+++ RECORDS PROVIDED +++
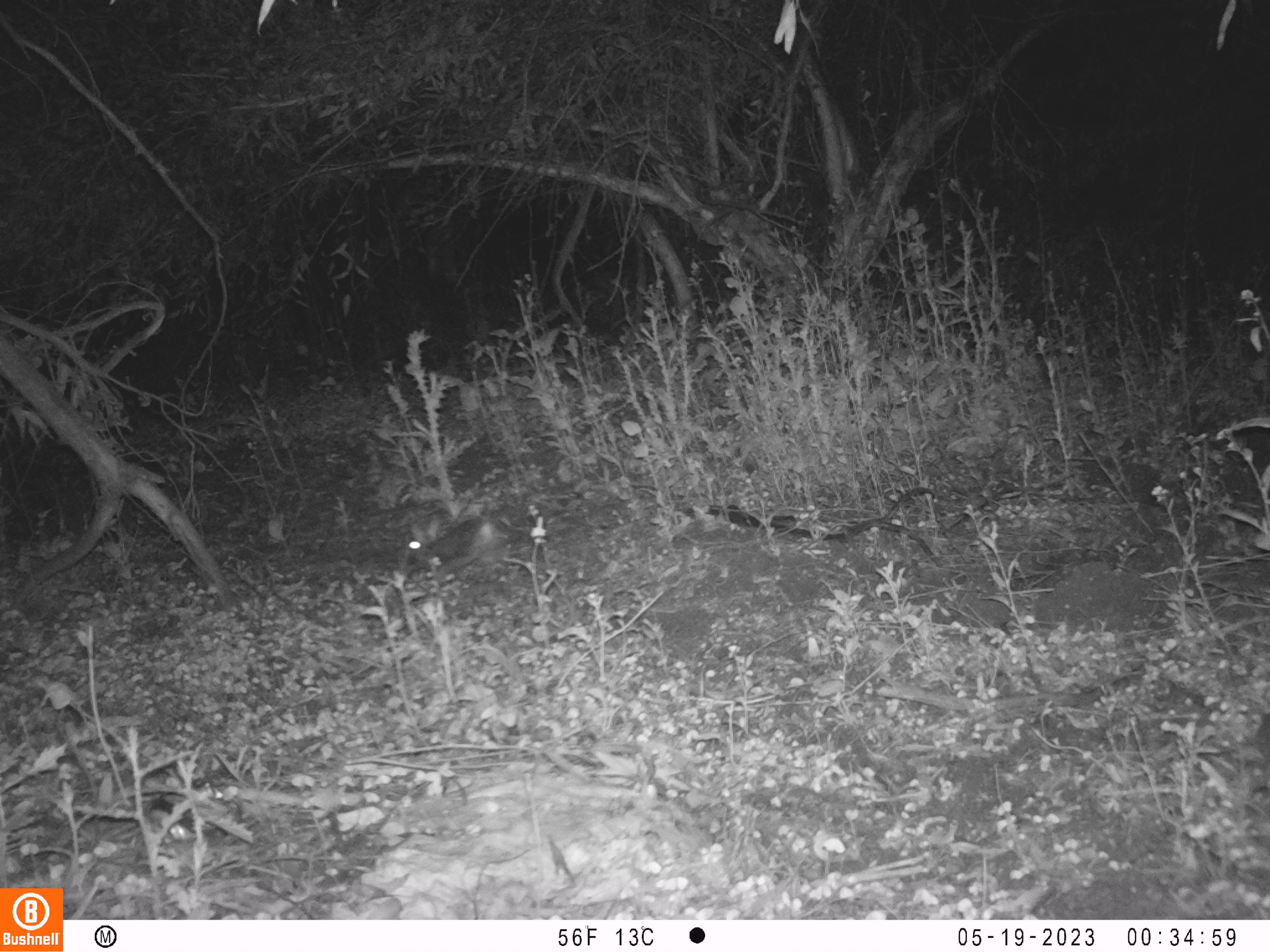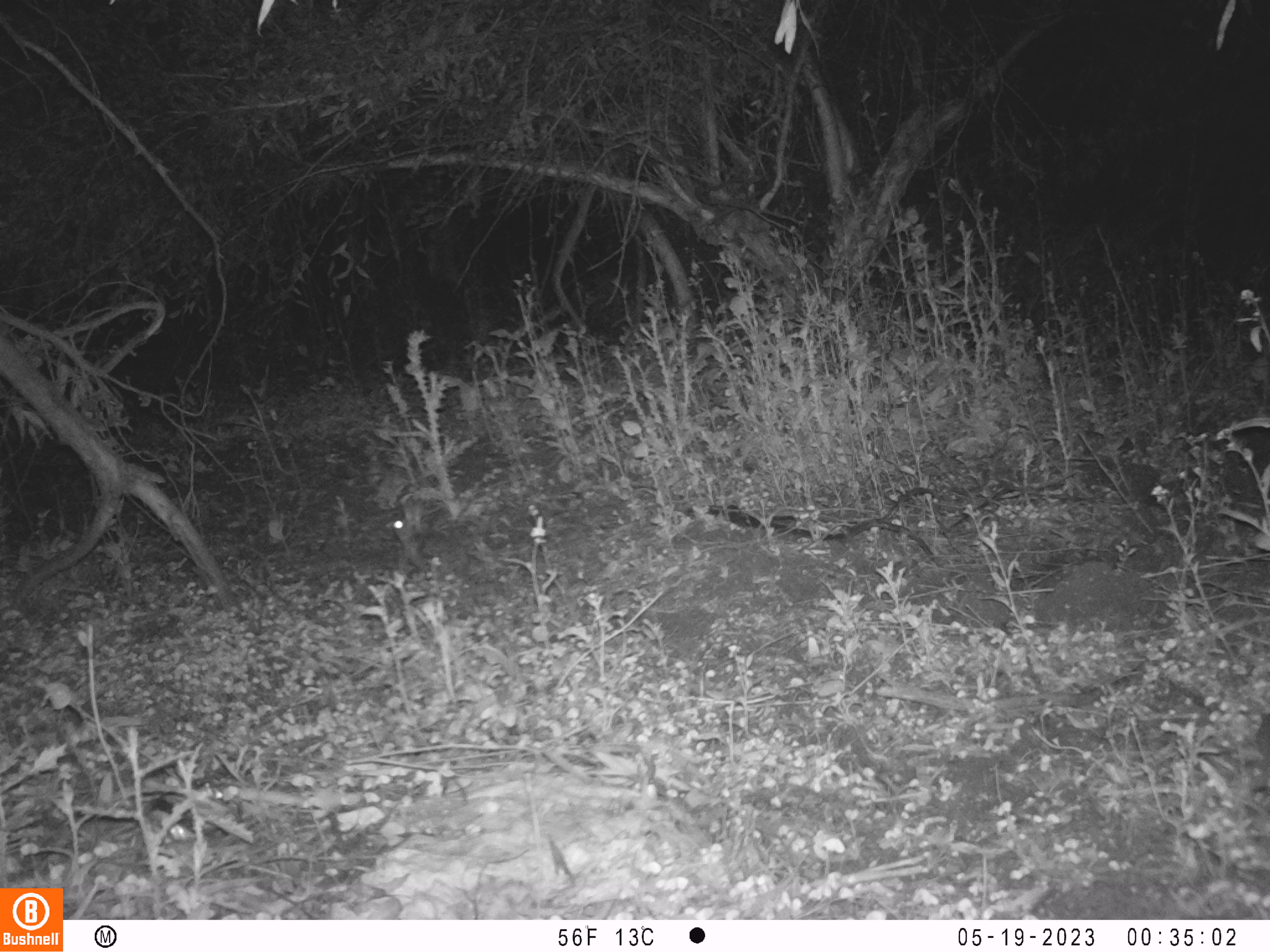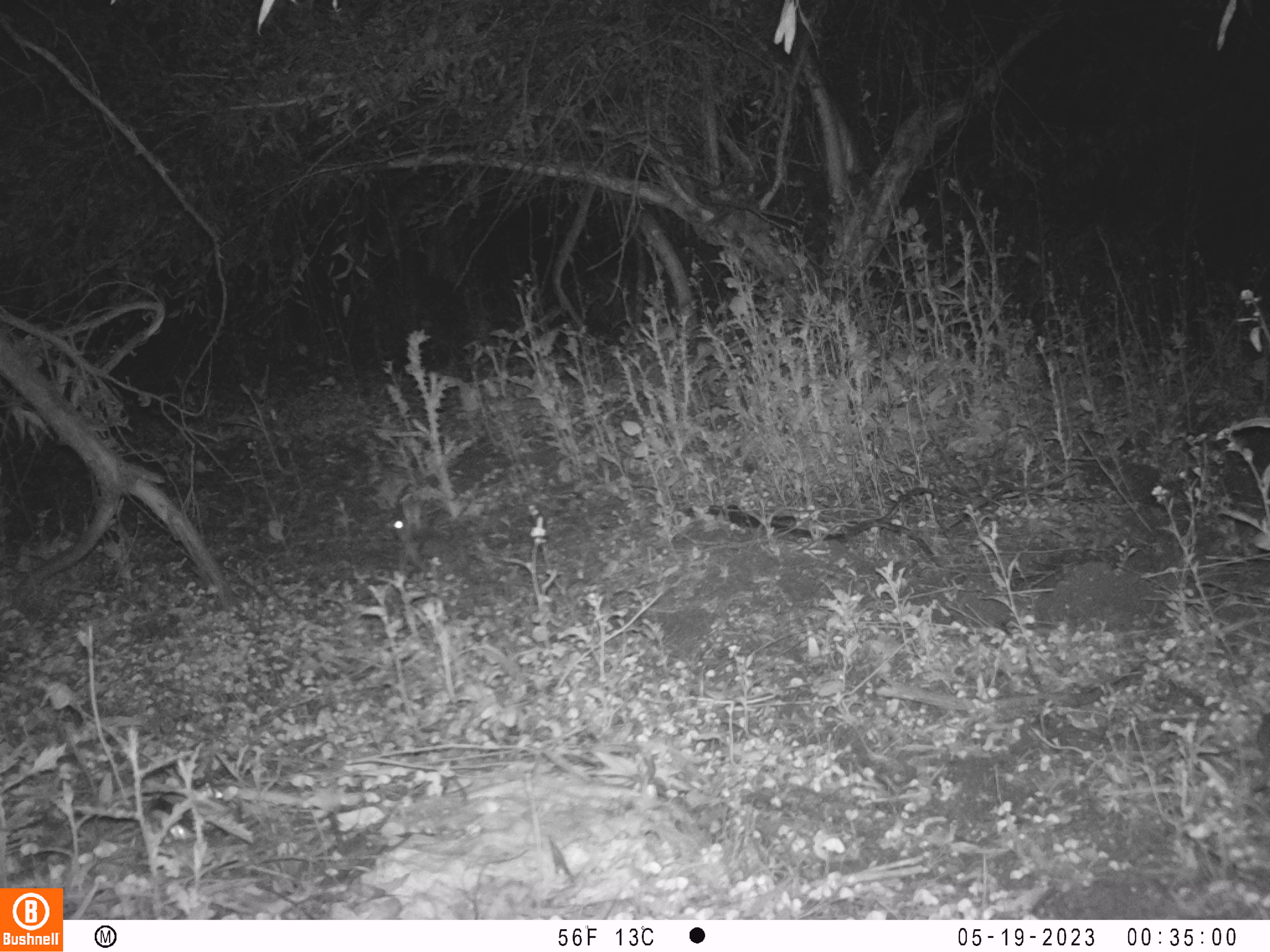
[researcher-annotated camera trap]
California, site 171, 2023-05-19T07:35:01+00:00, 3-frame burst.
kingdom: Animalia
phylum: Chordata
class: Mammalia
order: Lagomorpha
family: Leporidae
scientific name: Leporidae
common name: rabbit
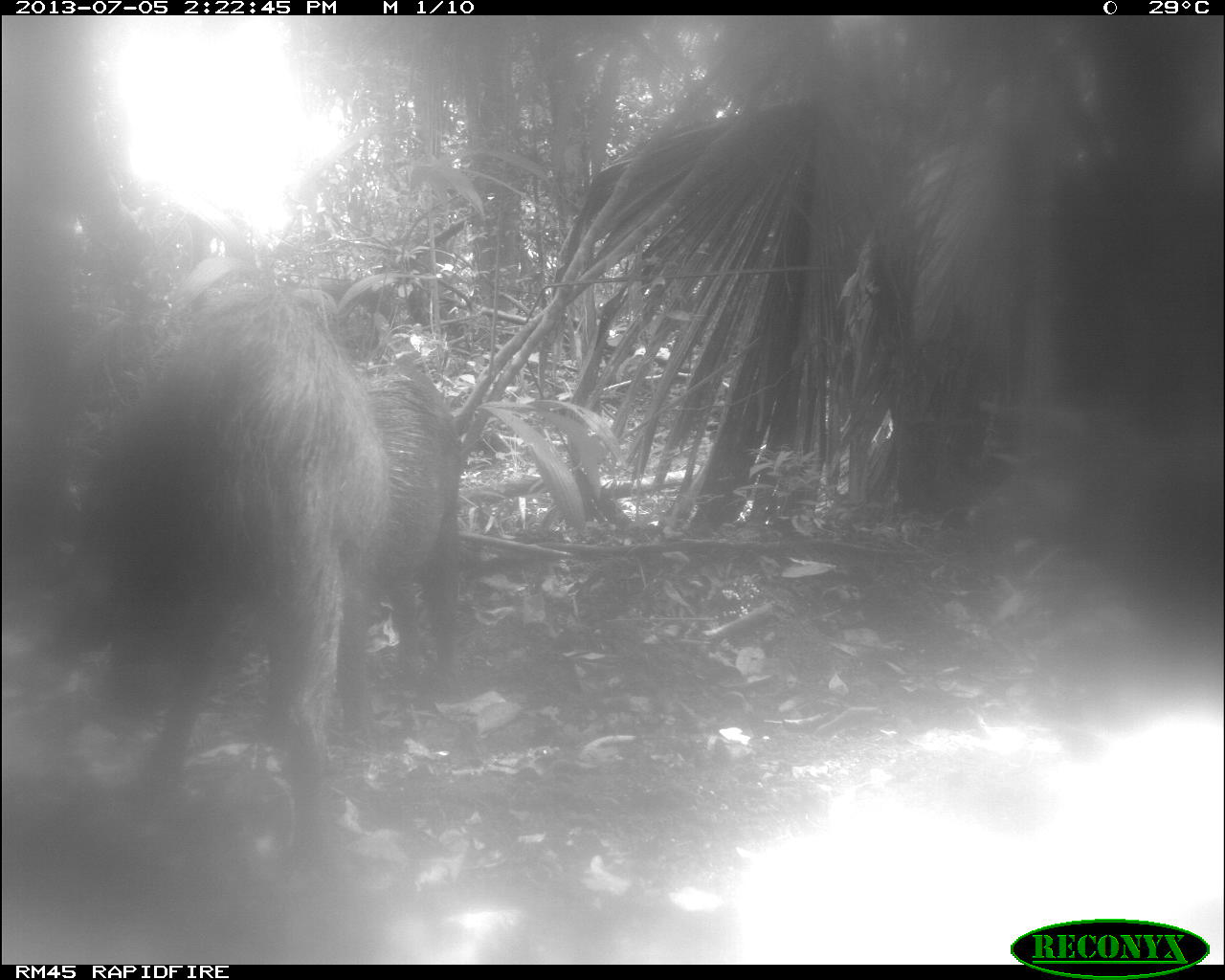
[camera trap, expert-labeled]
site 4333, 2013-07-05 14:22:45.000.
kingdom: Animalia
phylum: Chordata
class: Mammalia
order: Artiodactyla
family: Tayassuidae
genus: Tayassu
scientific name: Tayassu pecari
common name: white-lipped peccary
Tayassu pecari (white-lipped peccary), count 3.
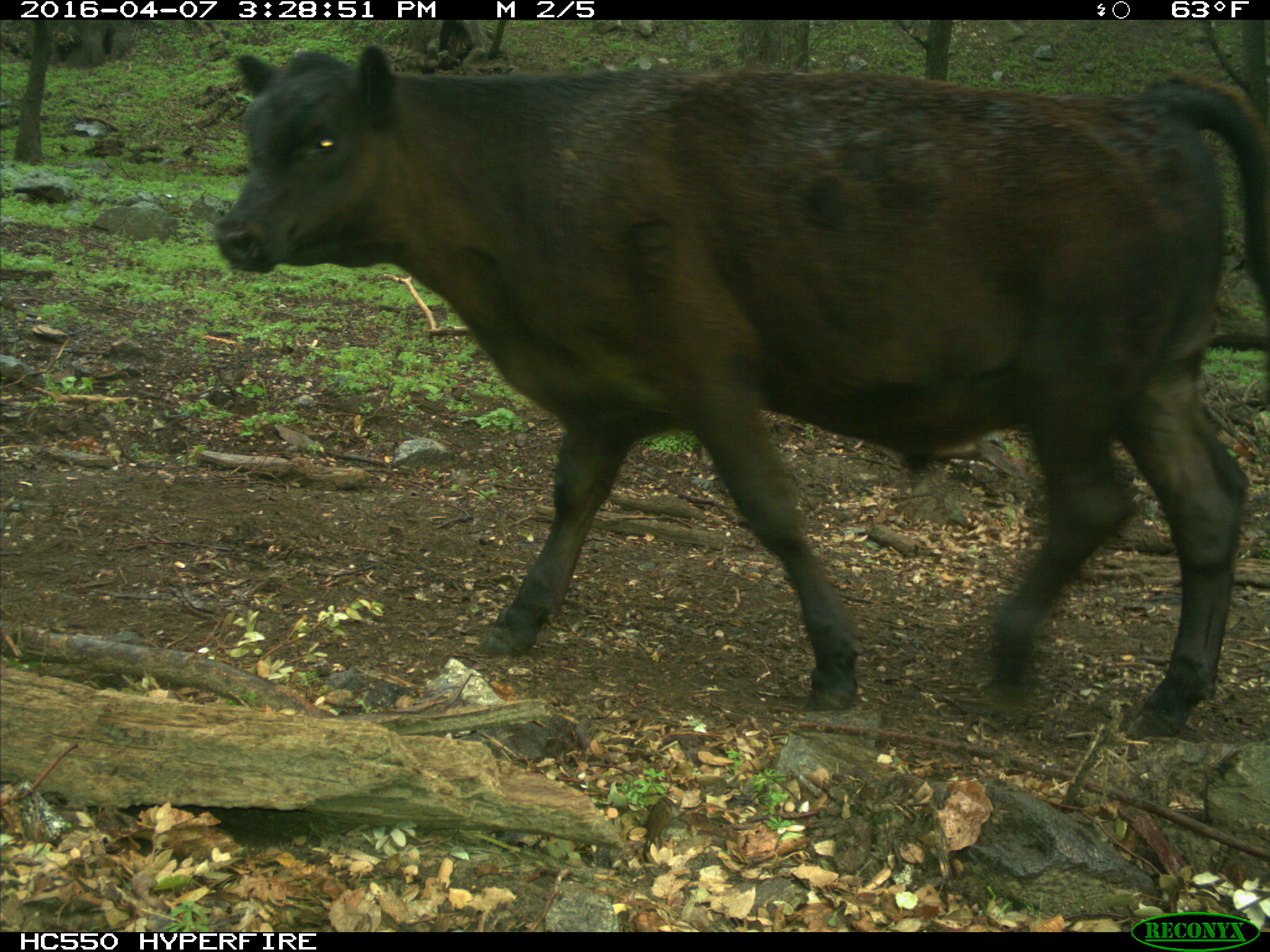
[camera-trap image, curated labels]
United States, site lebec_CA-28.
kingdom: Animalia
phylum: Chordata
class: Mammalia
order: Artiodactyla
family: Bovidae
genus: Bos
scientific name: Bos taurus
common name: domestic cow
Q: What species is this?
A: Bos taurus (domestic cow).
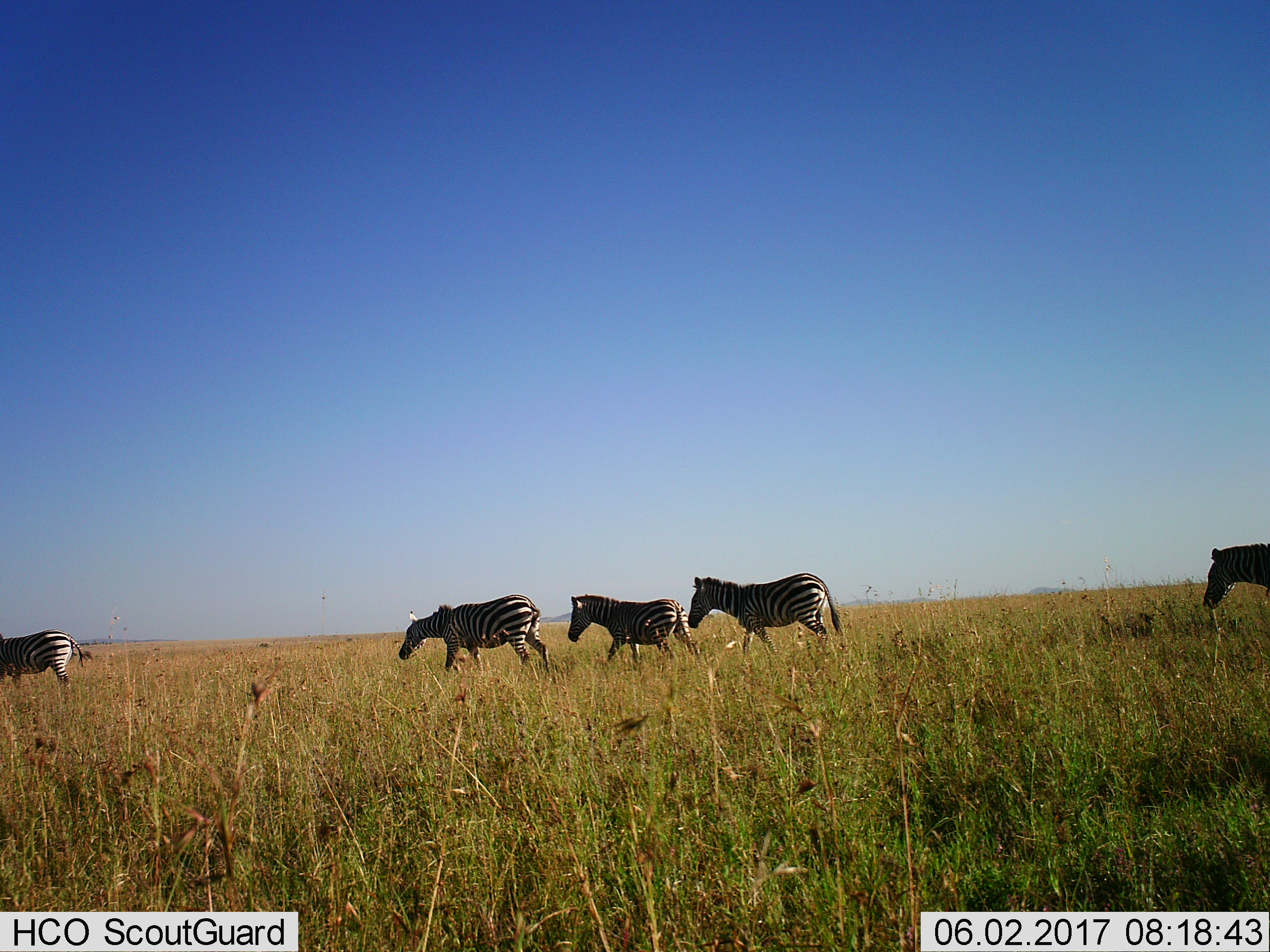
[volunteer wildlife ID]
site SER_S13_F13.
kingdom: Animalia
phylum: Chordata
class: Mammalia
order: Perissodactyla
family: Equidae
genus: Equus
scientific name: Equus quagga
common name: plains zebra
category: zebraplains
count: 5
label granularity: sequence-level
+++
Without the pictures, copy out each entry exactly as it stands.

[researcher-annotated camera trap]
California, site 171, 2023-05-19T07:35:01+00:00, 3-frame burst.
kingdom: Animalia
phylum: Chordata
class: Mammalia
order: Lagomorpha
family: Leporidae
scientific name: Leporidae
common name: rabbit
[camera trap, expert-labeled]
site 4333, 2013-07-05 14:22:45.000.
kingdom: Animalia
phylum: Chordata
class: Mammalia
order: Artiodactyla
family: Tayassuidae
genus: Tayassu
scientific name: Tayassu pecari
common name: white-lipped peccary
Tayassu pecari (white-lipped peccary), count 3.
[camera-trap image, curated labels]
United States, site lebec_CA-28.
kingdom: Animalia
phylum: Chordata
class: Mammalia
order: Artiodactyla
family: Bovidae
genus: Bos
scientific name: Bos taurus
common name: domestic cow
Q: What species is this?
A: Bos taurus (domestic cow).
[volunteer wildlife ID]
site SER_S13_F13.
kingdom: Animalia
phylum: Chordata
class: Mammalia
order: Perissodactyla
family: Equidae
genus: Equus
scientific name: Equus quagga
common name: plains zebra
category: zebraplains
count: 5
label granularity: sequence-level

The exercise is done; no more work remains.